Miss Ada n’en avait pas entendu davantage ; elle s’était empressée de rentrer dans son appartement, où elle avait ordonné à Sabee de se mettre à la rechercher de Nadir et de le lui amener par la petite porte du parc.

Or, à cette heure avancée de la soirée, la jolie Mahratte avait toujours à ses ordres un brave cipaye du nom de Roumee, qui était son fiancé et attendait dans les environs de l’hôtel que son service permît à la jeune fille de venir le rejoindre.

Sabee s’était mise à la fenêtre et avait fait entendre un roucoulement si parfaitement imité qu’on eût dit qu’un couple de pigeons bleus venait de se blottir dans les massifs.

Cinq minutes après, Roumee était arrivé, sa fiancée lui avait dit à l’oreille quelques mots entrecoupés de baisers, et le cipaye avait disparu.

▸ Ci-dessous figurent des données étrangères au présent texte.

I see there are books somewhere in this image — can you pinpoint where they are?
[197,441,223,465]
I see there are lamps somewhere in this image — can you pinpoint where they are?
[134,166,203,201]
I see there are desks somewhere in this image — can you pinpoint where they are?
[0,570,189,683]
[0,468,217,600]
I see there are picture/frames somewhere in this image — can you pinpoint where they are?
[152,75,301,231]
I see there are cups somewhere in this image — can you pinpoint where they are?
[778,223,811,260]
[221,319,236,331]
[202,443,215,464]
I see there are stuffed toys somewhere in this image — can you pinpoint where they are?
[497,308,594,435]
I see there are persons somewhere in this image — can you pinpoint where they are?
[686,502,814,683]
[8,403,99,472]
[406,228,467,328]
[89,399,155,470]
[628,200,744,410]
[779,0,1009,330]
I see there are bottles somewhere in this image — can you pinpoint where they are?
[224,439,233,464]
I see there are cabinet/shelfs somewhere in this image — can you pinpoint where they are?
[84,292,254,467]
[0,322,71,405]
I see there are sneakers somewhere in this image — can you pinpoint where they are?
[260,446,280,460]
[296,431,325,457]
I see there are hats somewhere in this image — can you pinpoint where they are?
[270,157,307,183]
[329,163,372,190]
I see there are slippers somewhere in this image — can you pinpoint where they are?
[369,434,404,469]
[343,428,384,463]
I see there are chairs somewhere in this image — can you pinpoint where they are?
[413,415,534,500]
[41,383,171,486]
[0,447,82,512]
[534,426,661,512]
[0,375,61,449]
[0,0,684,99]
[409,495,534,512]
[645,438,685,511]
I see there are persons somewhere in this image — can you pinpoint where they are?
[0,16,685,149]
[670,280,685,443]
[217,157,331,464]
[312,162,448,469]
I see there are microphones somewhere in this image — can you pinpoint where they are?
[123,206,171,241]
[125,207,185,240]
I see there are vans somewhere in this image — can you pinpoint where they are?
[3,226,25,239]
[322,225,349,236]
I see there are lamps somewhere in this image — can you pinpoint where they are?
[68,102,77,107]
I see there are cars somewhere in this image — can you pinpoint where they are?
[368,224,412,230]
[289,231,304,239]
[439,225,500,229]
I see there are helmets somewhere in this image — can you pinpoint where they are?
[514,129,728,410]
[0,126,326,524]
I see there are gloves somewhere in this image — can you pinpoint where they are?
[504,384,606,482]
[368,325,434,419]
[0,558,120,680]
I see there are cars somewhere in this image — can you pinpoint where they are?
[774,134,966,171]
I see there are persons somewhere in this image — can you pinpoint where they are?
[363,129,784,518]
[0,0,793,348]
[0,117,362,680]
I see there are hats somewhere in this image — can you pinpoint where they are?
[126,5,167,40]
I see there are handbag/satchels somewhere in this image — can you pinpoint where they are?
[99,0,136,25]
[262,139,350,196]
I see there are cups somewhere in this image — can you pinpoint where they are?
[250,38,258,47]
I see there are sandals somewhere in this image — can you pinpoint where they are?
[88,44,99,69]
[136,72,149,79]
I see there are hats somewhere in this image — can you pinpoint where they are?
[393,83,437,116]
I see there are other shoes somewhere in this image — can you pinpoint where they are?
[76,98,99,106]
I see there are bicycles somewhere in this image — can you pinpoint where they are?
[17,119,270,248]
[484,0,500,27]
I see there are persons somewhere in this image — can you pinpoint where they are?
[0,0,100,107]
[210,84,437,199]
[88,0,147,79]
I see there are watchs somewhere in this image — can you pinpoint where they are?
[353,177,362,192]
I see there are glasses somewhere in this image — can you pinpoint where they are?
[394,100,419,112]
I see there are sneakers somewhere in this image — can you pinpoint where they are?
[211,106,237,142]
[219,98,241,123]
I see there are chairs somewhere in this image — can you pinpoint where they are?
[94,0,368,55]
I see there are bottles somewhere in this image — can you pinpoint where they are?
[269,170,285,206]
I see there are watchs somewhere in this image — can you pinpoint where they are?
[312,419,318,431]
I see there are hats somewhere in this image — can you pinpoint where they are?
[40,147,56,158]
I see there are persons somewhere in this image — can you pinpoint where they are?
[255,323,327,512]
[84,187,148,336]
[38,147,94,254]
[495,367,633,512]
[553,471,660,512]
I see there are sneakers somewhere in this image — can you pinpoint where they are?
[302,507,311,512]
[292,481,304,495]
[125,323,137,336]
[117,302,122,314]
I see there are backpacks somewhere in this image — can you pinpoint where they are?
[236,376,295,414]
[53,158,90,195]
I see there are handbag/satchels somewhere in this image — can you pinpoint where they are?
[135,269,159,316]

Nous savons avec quelle adresse il avait rempli sa mission et quel en avait été le résultat.

Moins d’une heure après son départ, Sabee, qui guettait à la grille le retour du soldat indigène, avait saisi la main de Nadir et l’avait entraîné jusqu’à la maison.

Ils n’avaient pas échangé un seul mot en traversant le parc.

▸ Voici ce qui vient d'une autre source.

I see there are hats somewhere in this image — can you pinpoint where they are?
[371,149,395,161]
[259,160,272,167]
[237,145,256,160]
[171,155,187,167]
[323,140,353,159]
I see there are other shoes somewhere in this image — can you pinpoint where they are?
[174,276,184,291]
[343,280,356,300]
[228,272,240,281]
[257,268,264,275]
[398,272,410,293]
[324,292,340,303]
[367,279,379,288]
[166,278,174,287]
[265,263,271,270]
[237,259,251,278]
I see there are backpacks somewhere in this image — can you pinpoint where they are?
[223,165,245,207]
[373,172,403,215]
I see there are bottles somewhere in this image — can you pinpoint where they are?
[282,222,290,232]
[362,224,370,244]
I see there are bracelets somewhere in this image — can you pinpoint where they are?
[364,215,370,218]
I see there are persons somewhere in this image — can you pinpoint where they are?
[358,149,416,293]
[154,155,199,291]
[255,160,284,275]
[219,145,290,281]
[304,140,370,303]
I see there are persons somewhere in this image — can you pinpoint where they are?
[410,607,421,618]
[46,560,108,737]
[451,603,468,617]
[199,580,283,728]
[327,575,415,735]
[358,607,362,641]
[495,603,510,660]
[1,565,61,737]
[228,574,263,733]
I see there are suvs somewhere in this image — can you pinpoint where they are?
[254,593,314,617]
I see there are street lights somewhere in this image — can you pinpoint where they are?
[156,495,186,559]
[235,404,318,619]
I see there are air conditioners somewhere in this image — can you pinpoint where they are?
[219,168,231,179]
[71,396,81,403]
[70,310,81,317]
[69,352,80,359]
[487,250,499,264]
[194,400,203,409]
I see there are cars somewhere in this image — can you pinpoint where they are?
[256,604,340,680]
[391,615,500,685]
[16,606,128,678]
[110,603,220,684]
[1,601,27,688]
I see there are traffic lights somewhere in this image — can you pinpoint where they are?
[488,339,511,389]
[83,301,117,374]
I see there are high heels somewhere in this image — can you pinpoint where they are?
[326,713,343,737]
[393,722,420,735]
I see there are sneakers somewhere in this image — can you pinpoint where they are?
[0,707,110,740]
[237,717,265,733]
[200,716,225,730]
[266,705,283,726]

Lorsque miss Ada les entendit monter les degrés du perron, elle se prit à trembler.

Seulement alors elle comprit tout ce que sa démarche avait d’imprudent, quoique son père ne vint jamais chez elle.

Il était trop tard, Sabee venait d’ouvrir la porte du boudoir où sa maîtresse l’attendait, et après s’être effacée pour laisser passer Nadir, elle s’était hâtée de rejoindre son amoureux.

La fille de sir Arthur appela à son aide tout son courage et s’avança vivement vers l’Hindou :

— Nadir, lui dit-elle rapidement, vous m’avez jadis sauvé la vie, c’est à mon tour aujourd’hui de sauver la vôtre ; voici ce que le gouverneur disait à mon père il y a quelques instants à peine.